1) When you believe you have created a final version of your web page--revised and proofread as carefully as you know how, and using Kevin's final template for the final file--please email it to me as a Word file and indicate that this is the version you want me to LOAD onto our website. Once I've done the loading, any additional revisions will have to be made by me in Dreamweaver, requiring you to instruct me about where to make such corrections--more work for both of us--so it's important that you not mark a file as ready for loading until it really is.

2) To make sure I can recognize this penultimate version of your page, please use the following naming convention for it:
932_name_of_your_page_vernumber_toload_mm_dd_08.doc
which would yield a name along these lines:
932_using_quantitative_data_v4b_toload_12-6-08.doc

3) Once you've finalized the images on your page, you need to get copies of all your JPG (and possibly GIF and PDF) files that I can use in setting up the version for loading. Given the likely size of these files, you probably should NOT plan to email them to me, but should instead give them to me on a CD. You can either give me the CD in class or drop it off in my History mailbox on the 5th floor of Humanities next to the elevators at the corner of the building nearest Memorial Library.

4) In formatting low-resolution images that will be included on your actual web page, use the following protocol if you have the software skills to do so.

a) resize the original image so that its longest dimension is 600 pixels, making sure to constrain the proportions of the file so that the shorter dimension of the image will be reduced correspondingly to match 600 pixel long dimension;

b) save this newly resized image at "medium resolution" as a new JPG using the naming conventions specified below;

c) if you believe that the reader of your page will want to examine a given image more closely, please create a second high-resolution version of if you have the software skills to do so; this higher resolution version should be whatever resolution you think is necessary to make the image legible, but should generally not be more than 1.5MB in size except under unusual circumstances.

# # # #

### The problem:
In the page-submission instructions, how many pixels should the longest dimension of a resized low-resolution image be?

### Material supplied:
# # # #

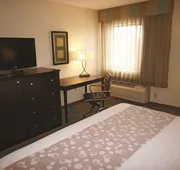 La Quinta Inn & Suites by Wyndham Plattsburgh hotel detail image 7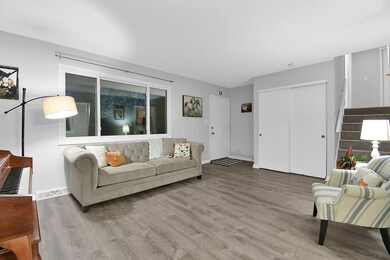 8-web-or-mls-5672-linworth-rd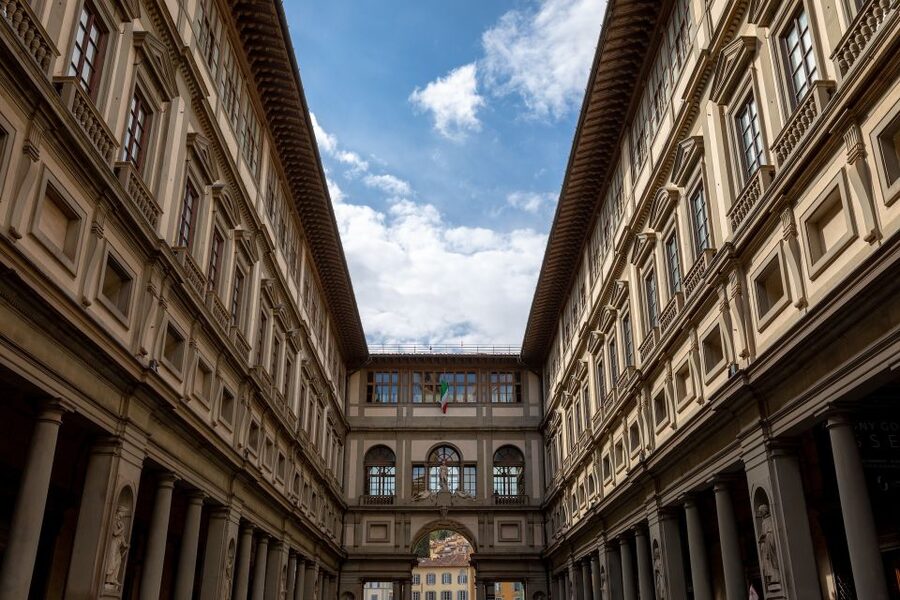 Florence: Uffizi, Pitti Palace & Boboli Combined 5-Day Pass - The Uffizi, Botticelli, Caravaggio, and crowded corridors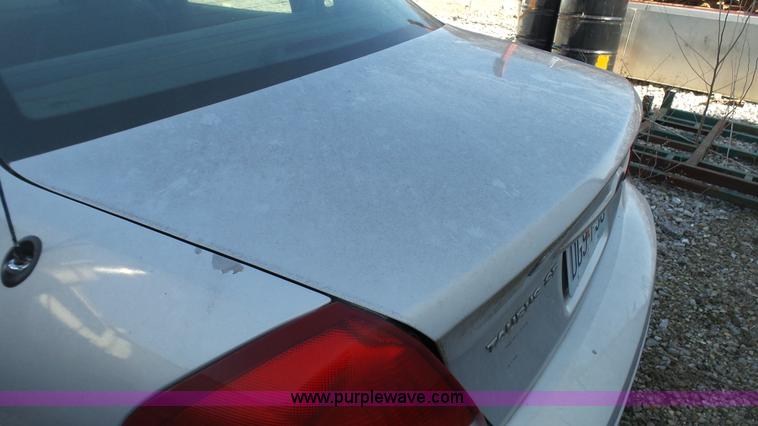 image for item J7252 2007 Ford Taurus SE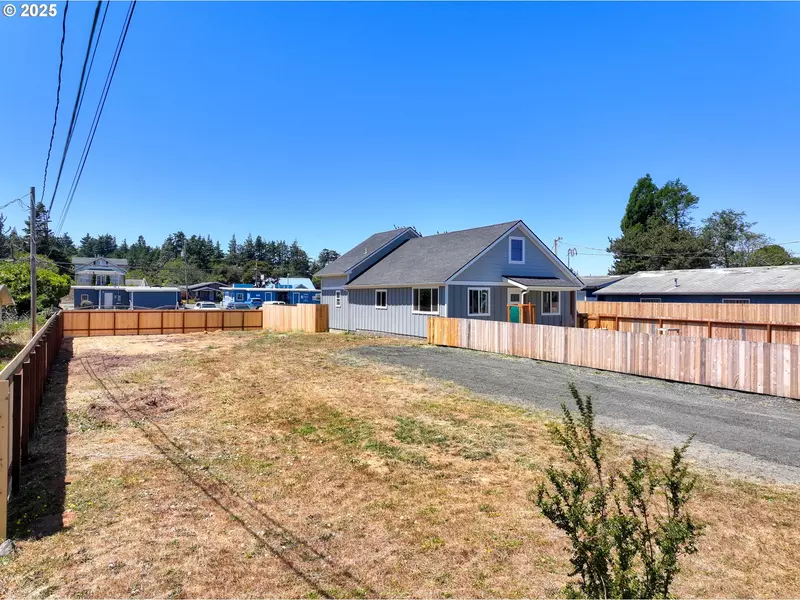 0 Everett ST, North Bend, OR 97459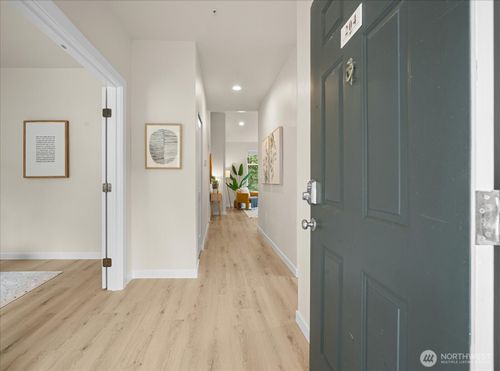 204-9728 178th Pl Ne, Redmond, WA, 98052-6975 | Card Image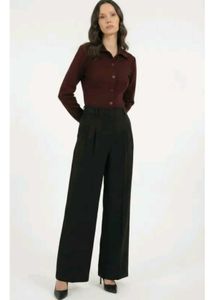 Elegant Black Wide-Leg Trousers
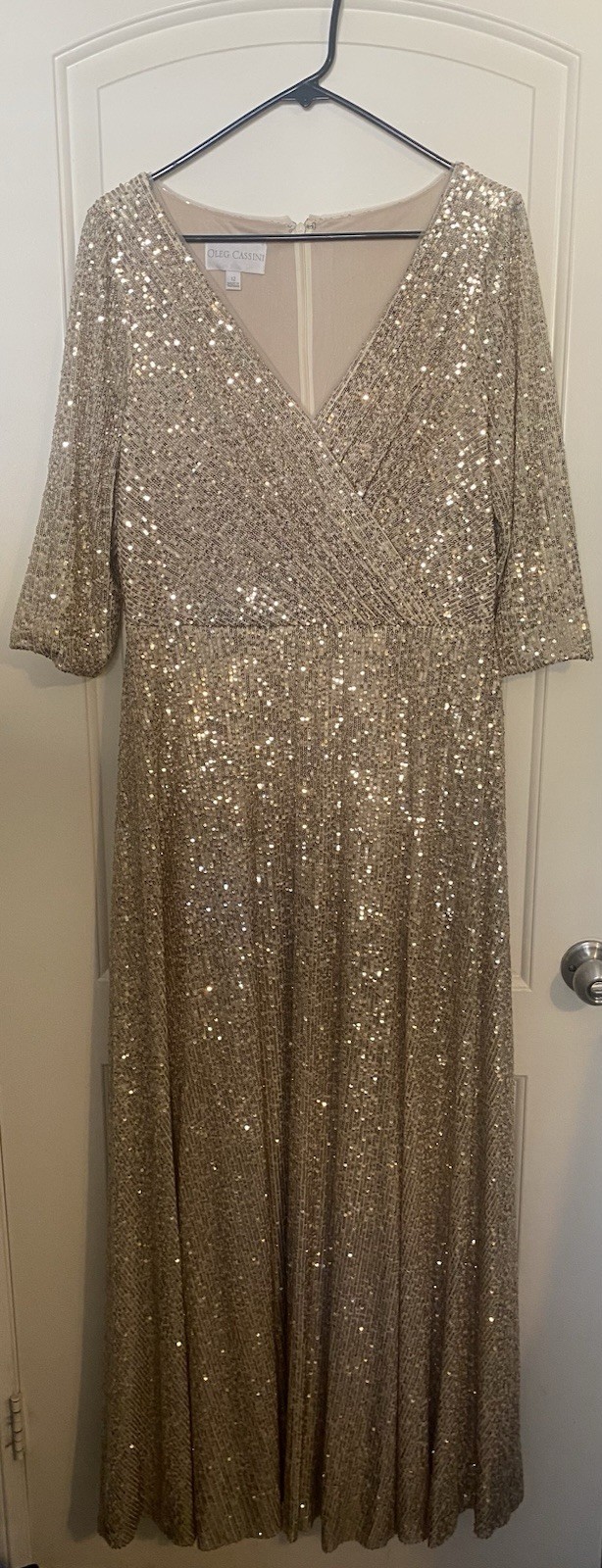 Oleg Cassini Gold Sequin V-Neck 3/4 Sleeve Gown Size 12 Mother of Bride/Groom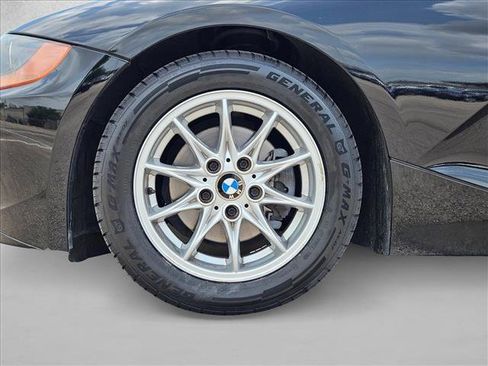 Used 2004 BMW Z4 2.5i RWD image 21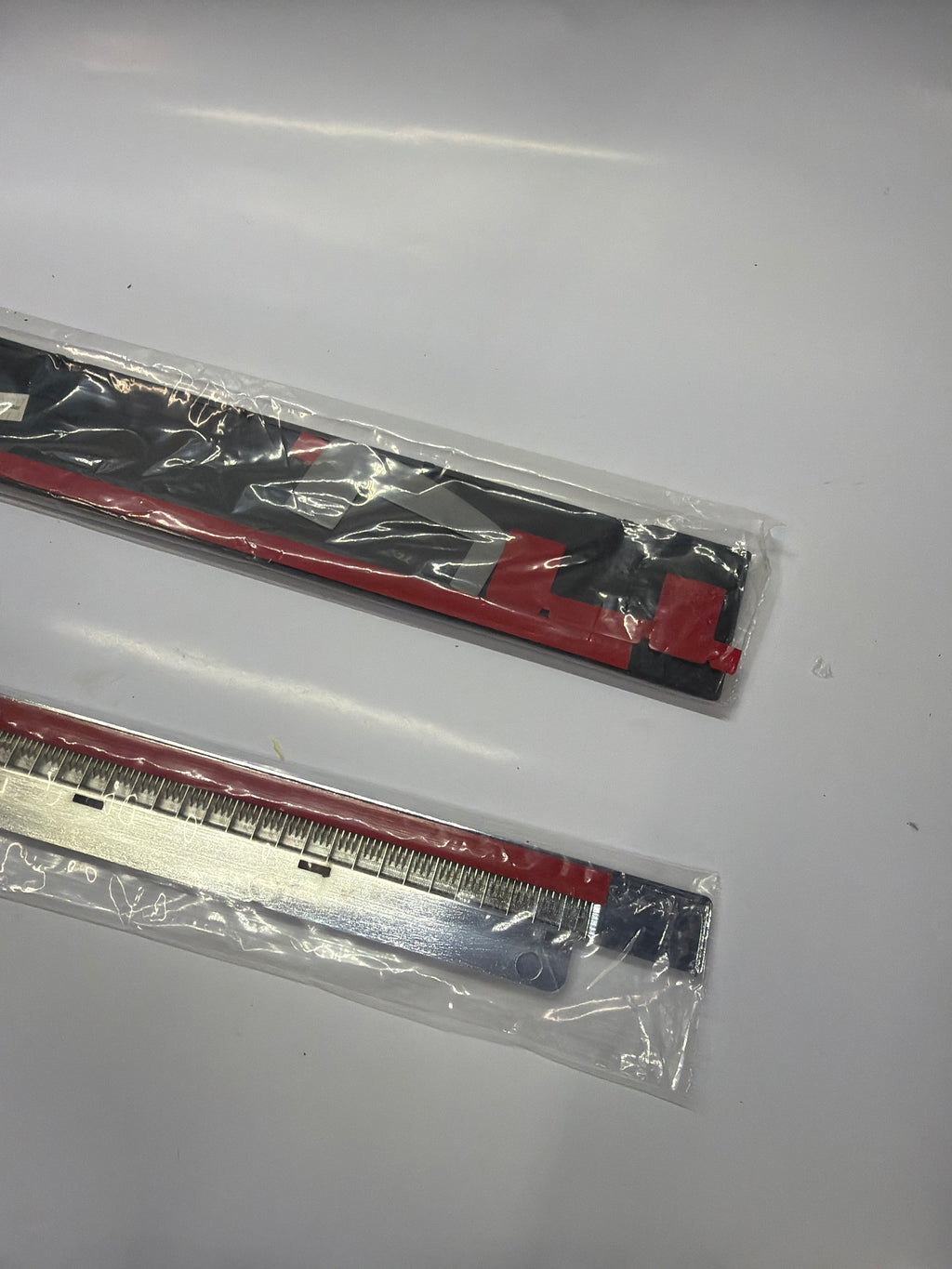15950533 2010-2014 YUKON XL SILVERADO SIERRA 2500 HD DOOR MOLDING REAR DRIVER SIDE WITH CHROME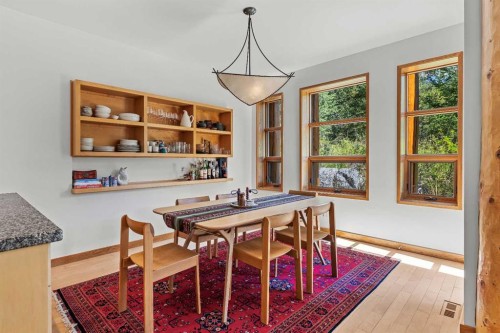 24 Blue Grouse Ridge, Canmore, AB - Indoor Photo Showing Dining Room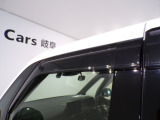 ドアバイザー付きですので、雨の日でも換気ができてとても便利です!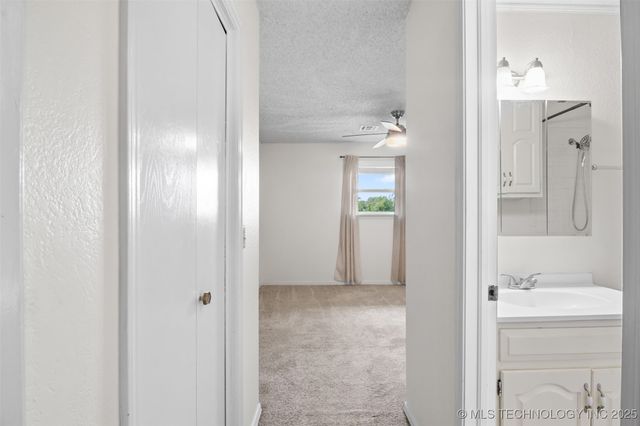 4607 Rolling Hills Drive, Bartlesville, OK 74006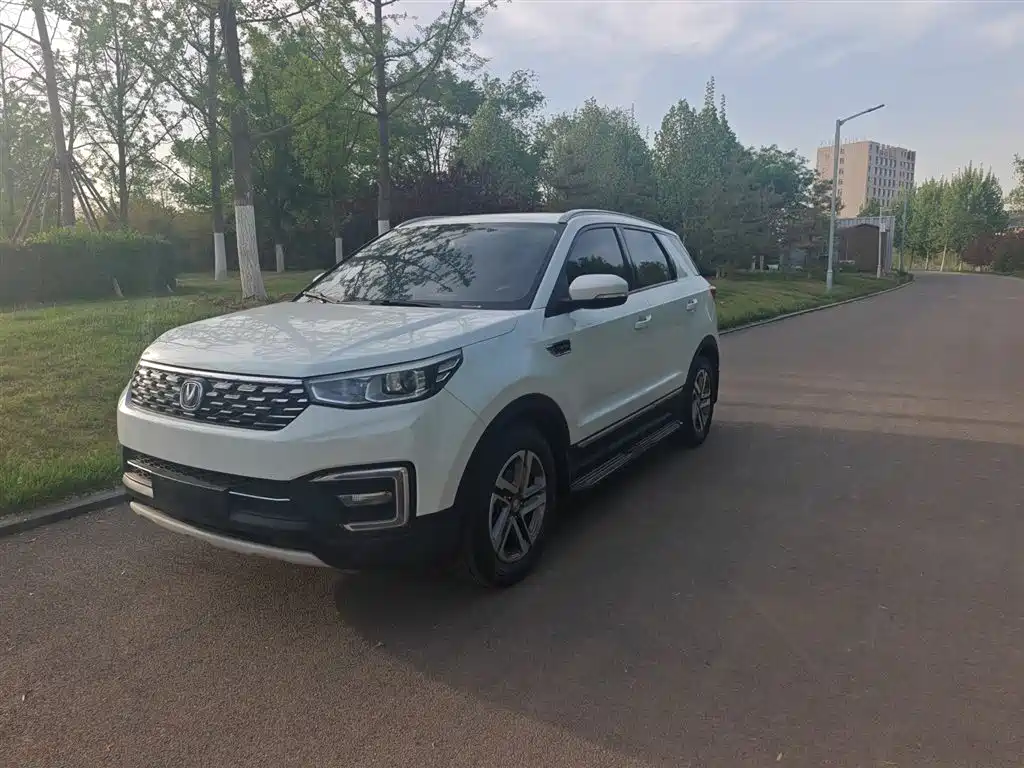 Changan CS55 2019 1.5T automatic dazzling color type country VI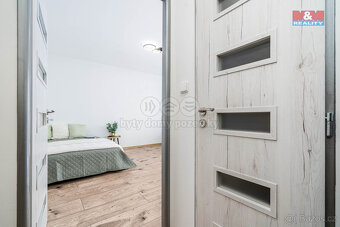 Pronájem bytu 1+kk, 35 m², Hradec Králové, ul. Třebechovická - 12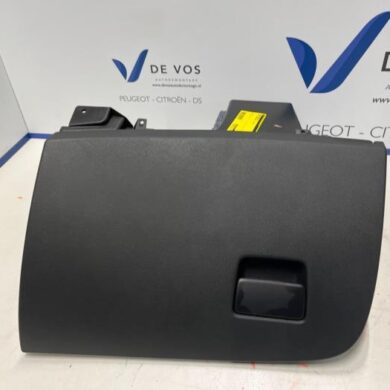 Opel Grandland X 1.6 Turbo 16V Hybrid4 Glovebox 2021 YP000543YX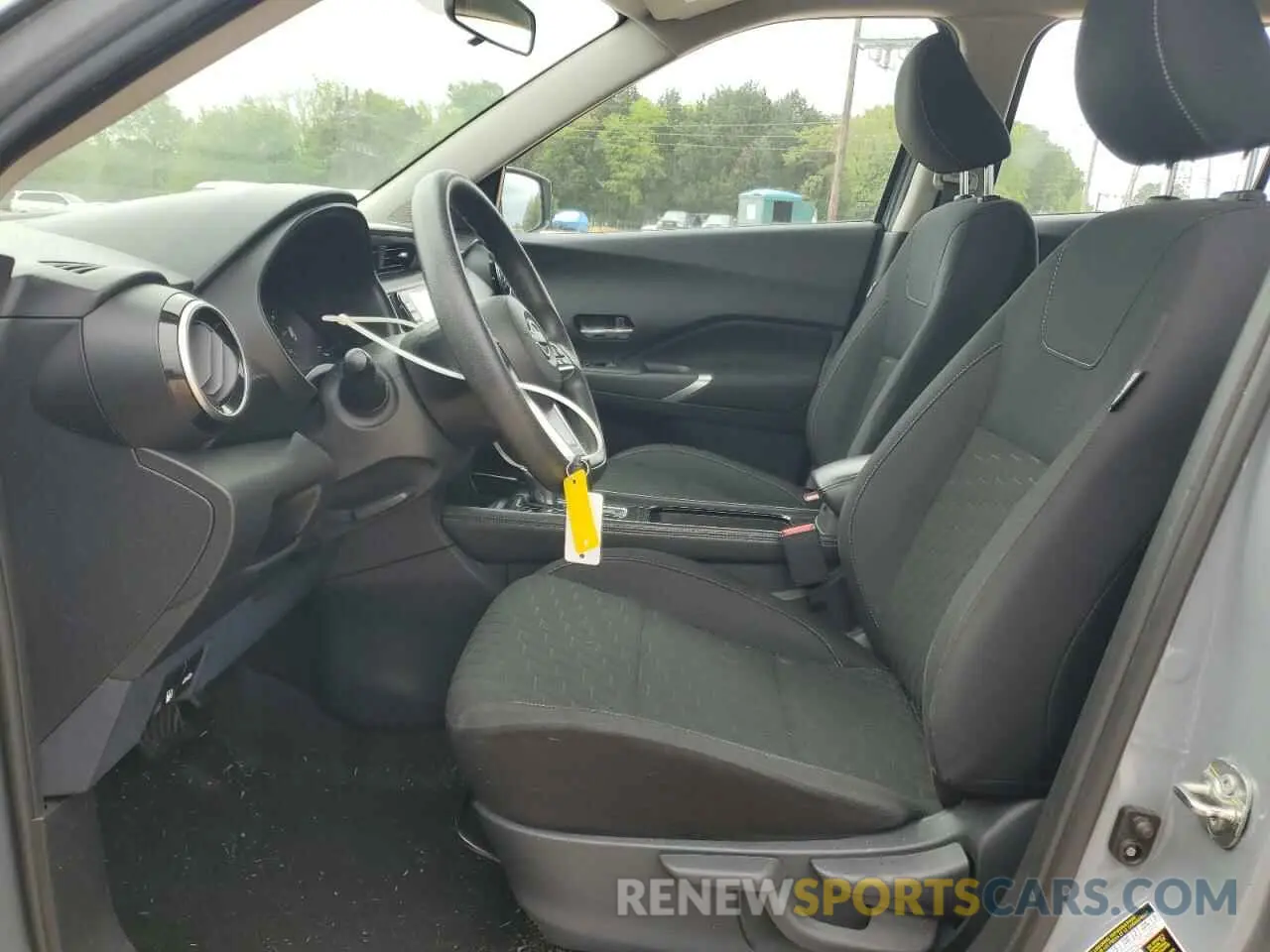 7 Photograph of a damaged car 3N1CP5CV4NL502715 NISSAN KICKS 2022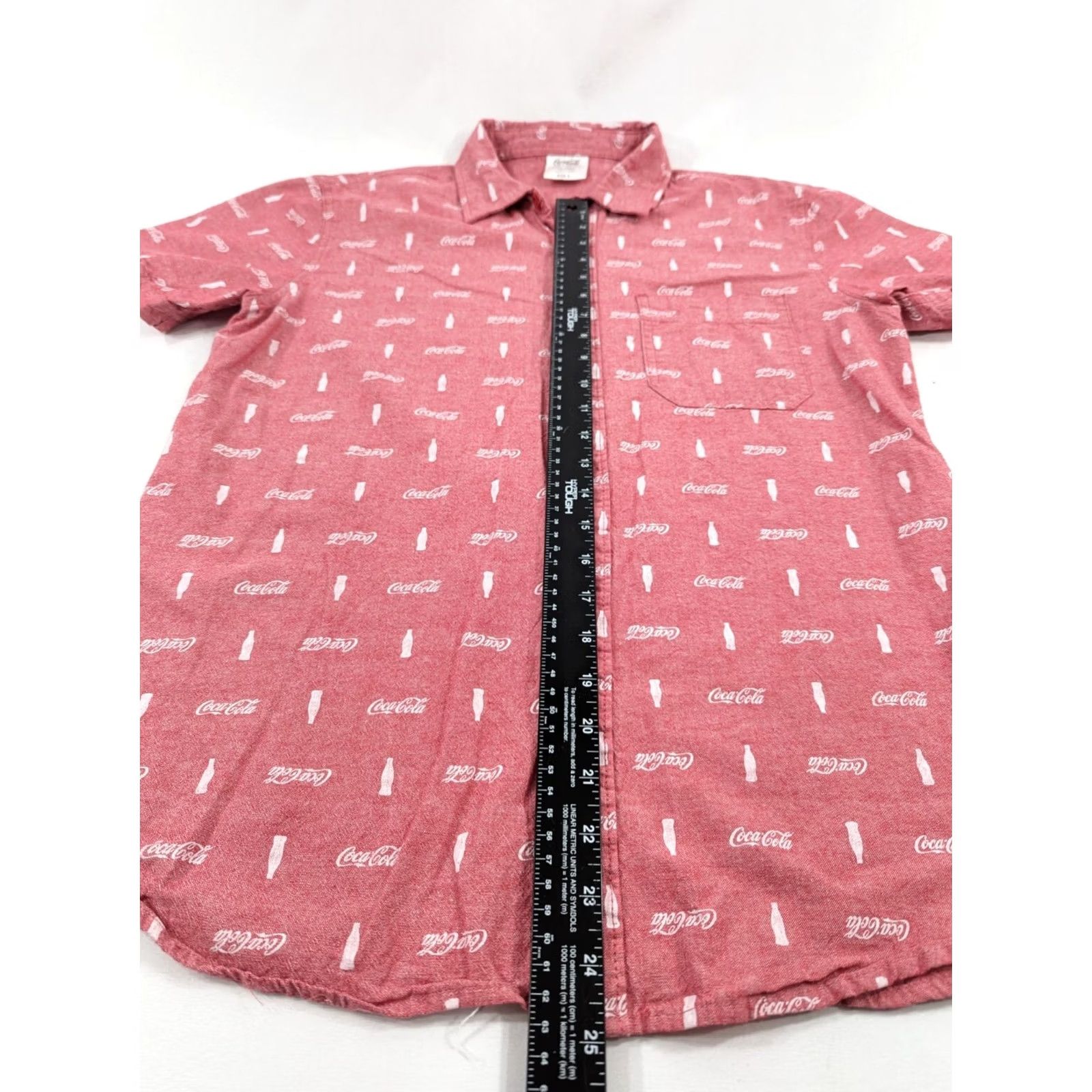 Vintage Coca-Cola Shirt Coca-Cola Bottle Caps Button-Down Short Sleeve Red Shirt Men Small Button-Up Regular Cotton Blend Logo Size US S / EU 44-46 / 1 - 6 Thumbnail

# # # #

### Result for this task:
600 pixels.